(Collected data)
Segment Open

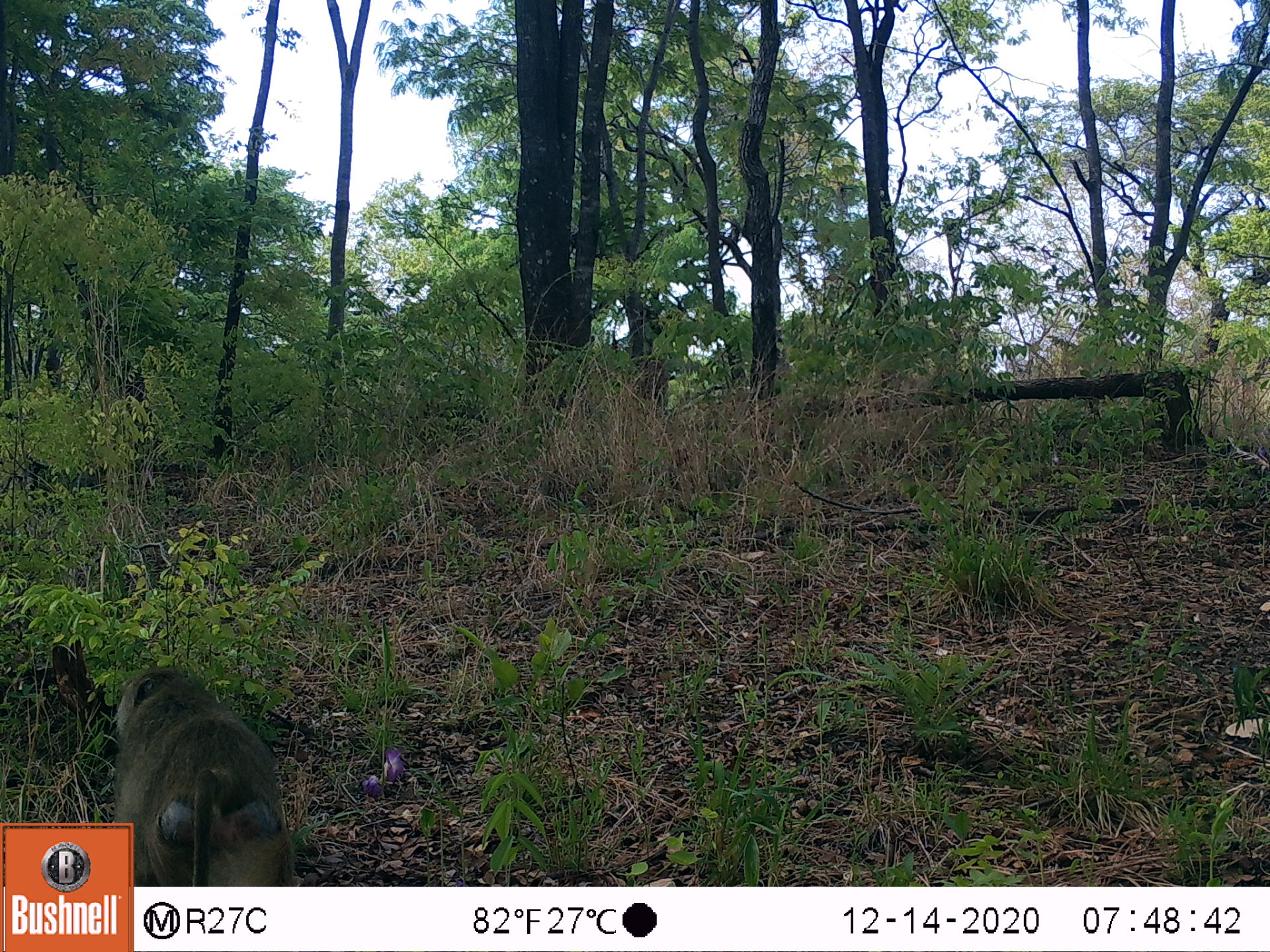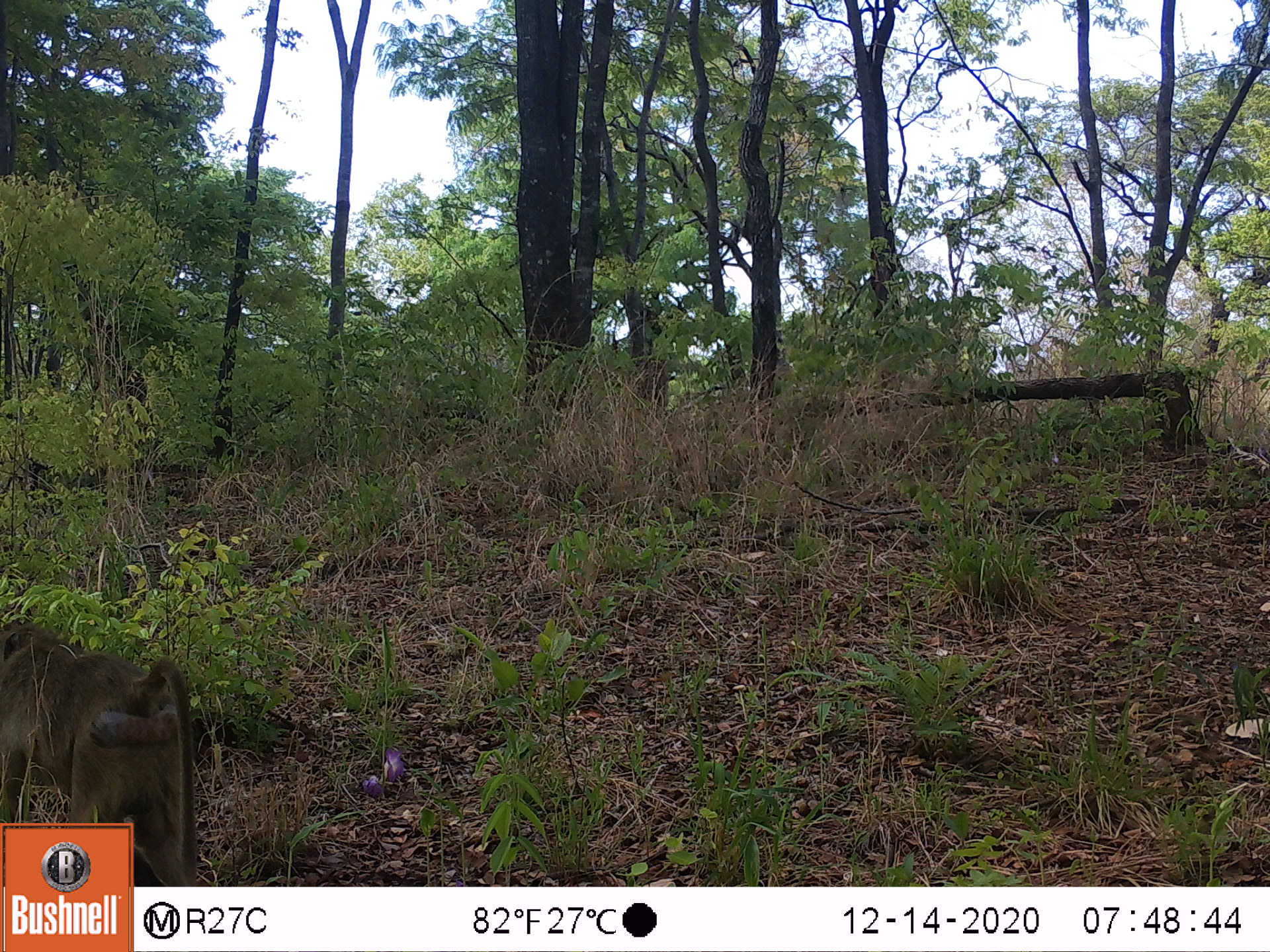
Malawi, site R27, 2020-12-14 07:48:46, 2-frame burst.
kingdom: Animalia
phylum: Chordata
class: Mammalia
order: Primates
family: Cercopithecidae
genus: Papio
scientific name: Papio cynocephalus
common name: yellow baboon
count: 1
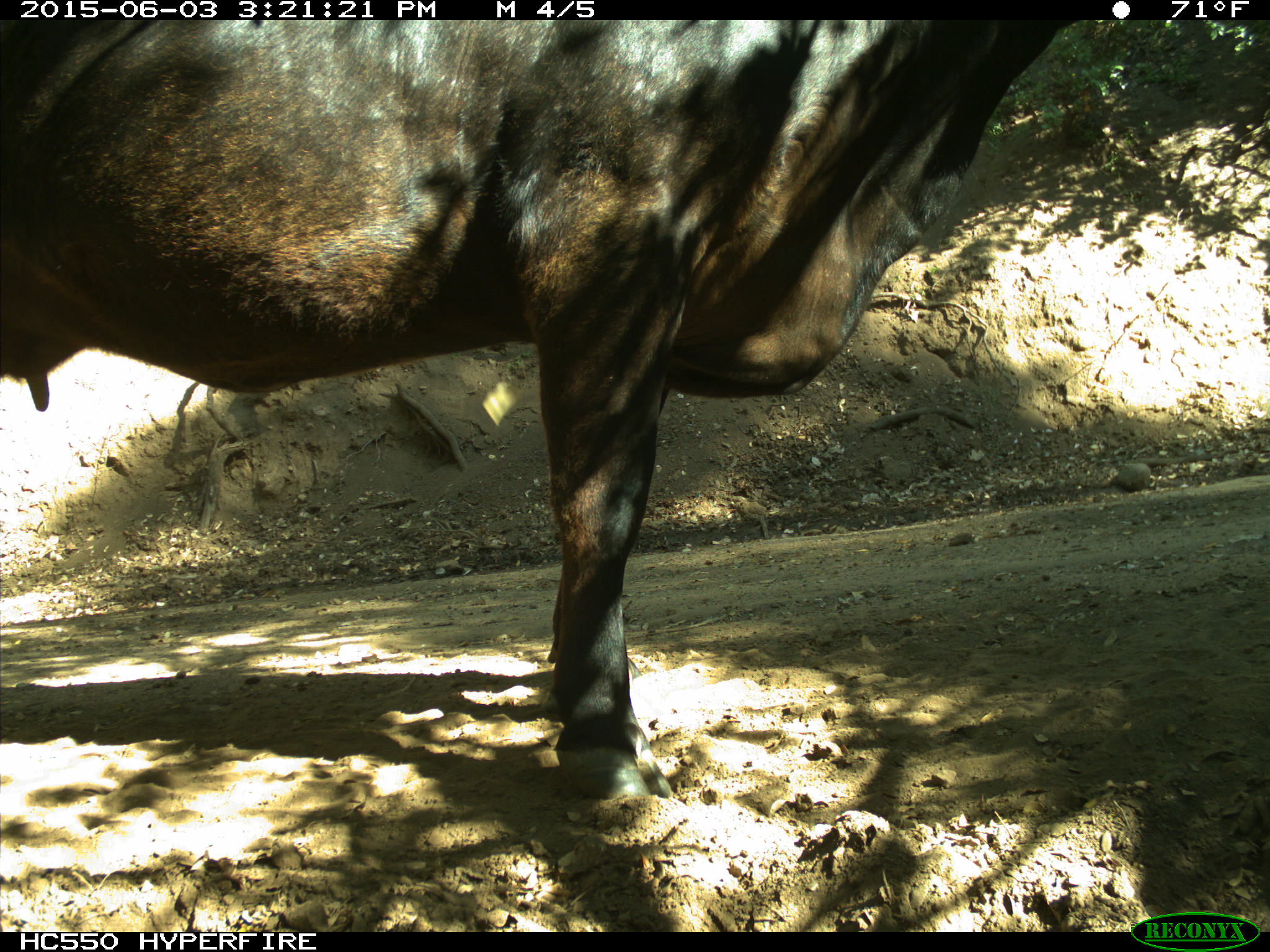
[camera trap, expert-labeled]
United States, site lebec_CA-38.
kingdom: Animalia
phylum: Chordata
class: Mammalia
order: Artiodactyla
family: Bovidae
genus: Bos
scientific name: Bos taurus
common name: domestic cow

Segment Closed

▸ How to complete this task
An answer is complete only when it holds every line above containing the string "name".

▸ Solution for this problem
scientific name: Papio cynocephalus
common name: yellow baboon
scientific name: Bos taurus
common name: domestic cow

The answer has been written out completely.